Goal
Print the text of the material below word for word, with the pictures left out.

Input rows
::::::
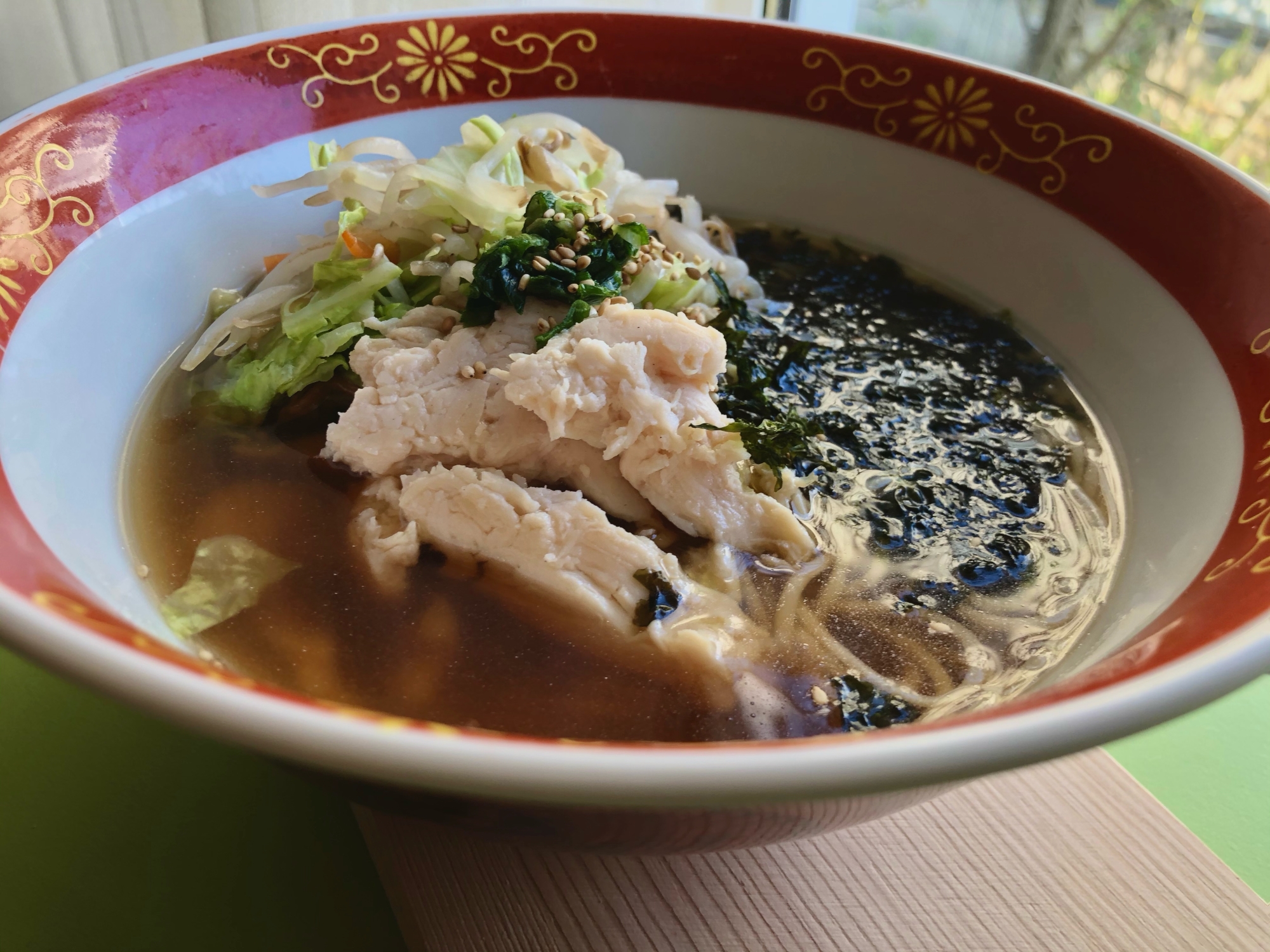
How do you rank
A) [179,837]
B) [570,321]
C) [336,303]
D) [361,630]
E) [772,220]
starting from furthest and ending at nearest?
::::::
Output of the exercise
How do you rank
A) [179,837]
B) [570,321]
C) [336,303]
D) [361,630]
E) [772,220]
starting from furthest and ending at nearest?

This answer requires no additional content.